And being asians, we are brought up with the men being the main breadwinner kind of culture. It is the norm for women to work these days but I will not agree for my son to depend on his wife nor my son-in-law to be depending on my dd to bring home the bacon. I will also prefer for DD to work rather then be totally dependant on her husband financially. I mean choice is ultimately hers but that will be my preference.
I guess that's why I am usually more upset with myself because RATIONALLY i can see where it is all coming from but emotionally, i still feel so helpless and unhappy because i dont subscribe to those ideology. So i feel bound by expectations that i dont agree with.
That's why i say, coming from a different family background, i find it tough to see eye to eye with her. My folks set me and my siblings off to different parts of the world when we were young. So to us, being a family, never meant that it has to have close physical proximity. And I think it is a fallacy to think that just because some women opt to be a SAHM, they will be financially beholden to their partners. Certainly it wouldnt be in our case, neither does my DH 'depend' on my income. But i understand that it will LOOK like that to others, esp to MIL and her relatives. From where i stand, i dont care how it look to others and i shdnt have to explain myself but because my MIL cares, and my DH cares how his mom cares... so i have to care...
I dont think i am explaining it very well but i appreciate what you wrote coming from the other point of view which i do not ascribe to but need to take into consideration. :roll: -
Thanks Chenonceau for the encouragement and good tips!
I guess if it is a foregone conclusion that i will have to go back because of PILs, i should just be gracious about it instead of beating my head on the wall. :stupid: Heh i think i am just lamenting my future loss of 'physical distance' where i am away from all that entanglement.. sort of like a little kid being drag back to school after a delicious holiday...
Alot of what you said resonate with me and i am also immensely practical. My family and i are Aus PR more than 10yrs ago cos my brothers both studied here since 16. And to maintain the PR, it is mandatory to stay 2years in Aus out of 5 years to obtain another 5yr PR. I actually managed to scrap thru 10 years without staying in Aus to meet that requirement through connections with my bro who was working here (now he moved to HK). But this would have been the last chance for me if i do not move to Aus by 2009 (I had DD in dec08). Which is why DH and I made the move, so i can apply PR for DD and DH, to give DD more options in the future.
Our decision to move here was strategic to begin with and i also wanted to give a different way of life a chance. I worked 8 years in a VWO as a psych and it was enough, and needed a change. It is only coming here that i found out that this is a life i feel will be good for our family in the long run. DH feels similar and agrees, but i guess how PIL feels trumps any positives we may have in Aus. DH was even contemplating that me and DD can continue to stay in Aus while he shuttles between SG and Aus, doing his business (he started his own design stuff while doing his PHD) but i refused. I think if that were to happen, i will be even more resentful or upset that PIL's feelings is a factor in our family \"breaking\" up. What's the point of staying in Aus if my DD will have a half here, half there father? So yes.. you are right... if have to go back, means have to go back and go back all together.

· · ·

Could you rewrite the passage starting at "I dont think" and ending at "a delicious holiday...", using "vacation" in place of "holiday"? The records that follow have no connection to the passage.

· · ·

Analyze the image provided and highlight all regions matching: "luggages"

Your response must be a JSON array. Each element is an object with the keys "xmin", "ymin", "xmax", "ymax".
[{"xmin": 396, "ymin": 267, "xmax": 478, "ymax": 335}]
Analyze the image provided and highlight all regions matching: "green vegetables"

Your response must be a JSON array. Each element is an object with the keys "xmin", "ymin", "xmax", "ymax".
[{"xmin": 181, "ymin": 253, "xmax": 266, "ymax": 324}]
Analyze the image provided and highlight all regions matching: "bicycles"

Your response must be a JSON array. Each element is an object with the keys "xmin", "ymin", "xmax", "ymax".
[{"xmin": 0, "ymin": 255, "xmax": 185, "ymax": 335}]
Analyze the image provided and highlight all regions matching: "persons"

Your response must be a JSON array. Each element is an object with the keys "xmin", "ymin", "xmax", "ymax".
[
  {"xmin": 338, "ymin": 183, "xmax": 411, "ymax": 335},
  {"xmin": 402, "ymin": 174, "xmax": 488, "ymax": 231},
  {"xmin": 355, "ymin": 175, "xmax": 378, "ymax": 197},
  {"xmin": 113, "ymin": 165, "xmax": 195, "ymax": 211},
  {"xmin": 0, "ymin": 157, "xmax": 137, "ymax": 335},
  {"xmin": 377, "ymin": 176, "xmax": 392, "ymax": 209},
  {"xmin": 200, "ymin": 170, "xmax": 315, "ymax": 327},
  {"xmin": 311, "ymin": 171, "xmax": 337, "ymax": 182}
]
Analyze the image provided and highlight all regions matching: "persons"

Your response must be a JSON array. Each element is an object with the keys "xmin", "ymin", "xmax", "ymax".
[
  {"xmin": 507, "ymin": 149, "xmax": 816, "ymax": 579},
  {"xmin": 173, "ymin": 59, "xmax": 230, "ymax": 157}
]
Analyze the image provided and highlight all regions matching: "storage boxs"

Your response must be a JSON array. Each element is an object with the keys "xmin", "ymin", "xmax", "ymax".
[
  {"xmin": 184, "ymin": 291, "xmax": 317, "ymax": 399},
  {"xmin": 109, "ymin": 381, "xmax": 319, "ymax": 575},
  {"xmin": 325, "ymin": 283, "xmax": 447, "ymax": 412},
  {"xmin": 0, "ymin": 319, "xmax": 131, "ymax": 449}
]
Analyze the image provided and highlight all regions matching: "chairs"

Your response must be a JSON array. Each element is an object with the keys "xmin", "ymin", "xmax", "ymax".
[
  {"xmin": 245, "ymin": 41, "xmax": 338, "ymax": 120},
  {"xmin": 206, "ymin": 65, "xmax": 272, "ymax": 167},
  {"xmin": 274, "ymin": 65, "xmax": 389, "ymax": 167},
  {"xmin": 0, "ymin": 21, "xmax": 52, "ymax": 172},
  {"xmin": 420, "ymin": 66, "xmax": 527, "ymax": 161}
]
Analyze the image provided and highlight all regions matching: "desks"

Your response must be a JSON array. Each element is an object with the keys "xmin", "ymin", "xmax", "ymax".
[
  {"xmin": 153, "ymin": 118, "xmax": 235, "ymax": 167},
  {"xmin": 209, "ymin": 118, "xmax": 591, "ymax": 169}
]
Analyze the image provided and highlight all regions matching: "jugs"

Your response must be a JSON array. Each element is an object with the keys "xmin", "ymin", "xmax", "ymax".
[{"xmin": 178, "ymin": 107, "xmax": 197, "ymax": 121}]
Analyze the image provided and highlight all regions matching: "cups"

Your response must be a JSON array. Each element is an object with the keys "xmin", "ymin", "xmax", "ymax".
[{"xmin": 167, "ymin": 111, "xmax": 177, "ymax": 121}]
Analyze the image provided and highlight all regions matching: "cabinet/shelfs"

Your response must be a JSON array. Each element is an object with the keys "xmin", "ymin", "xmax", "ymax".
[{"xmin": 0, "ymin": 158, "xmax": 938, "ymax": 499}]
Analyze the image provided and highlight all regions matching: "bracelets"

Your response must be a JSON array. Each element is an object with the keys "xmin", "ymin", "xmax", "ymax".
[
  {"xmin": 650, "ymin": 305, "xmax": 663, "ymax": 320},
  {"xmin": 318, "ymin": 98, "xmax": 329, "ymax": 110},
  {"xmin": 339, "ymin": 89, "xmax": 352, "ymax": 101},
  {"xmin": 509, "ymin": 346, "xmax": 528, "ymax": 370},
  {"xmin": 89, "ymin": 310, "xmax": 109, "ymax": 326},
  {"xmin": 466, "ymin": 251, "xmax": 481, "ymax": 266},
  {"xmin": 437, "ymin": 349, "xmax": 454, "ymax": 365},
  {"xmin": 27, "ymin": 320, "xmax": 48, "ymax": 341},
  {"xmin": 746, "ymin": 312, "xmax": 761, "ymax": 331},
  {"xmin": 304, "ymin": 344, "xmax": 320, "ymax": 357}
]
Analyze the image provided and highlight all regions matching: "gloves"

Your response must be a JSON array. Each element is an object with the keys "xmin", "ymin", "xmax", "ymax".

· · ·

* **Response to this exercise**:
I dont think i am explaining it very well but i appreciate what you wrote coming from the other point of view which i do not ascribe to but need to take into consideration. :roll: -
Thanks Chenonceau for the encouragement and good tips!
I guess if it is a foregone conclusion that i will have to go back because of PILs, i should just be gracious about it instead of beating my head on the wall. :stupid: Heh i think i am just lamenting my future loss of 'physical distance' where i am away from all that entanglement.. sort of like a little kid being drag back to school after a delicious vacation...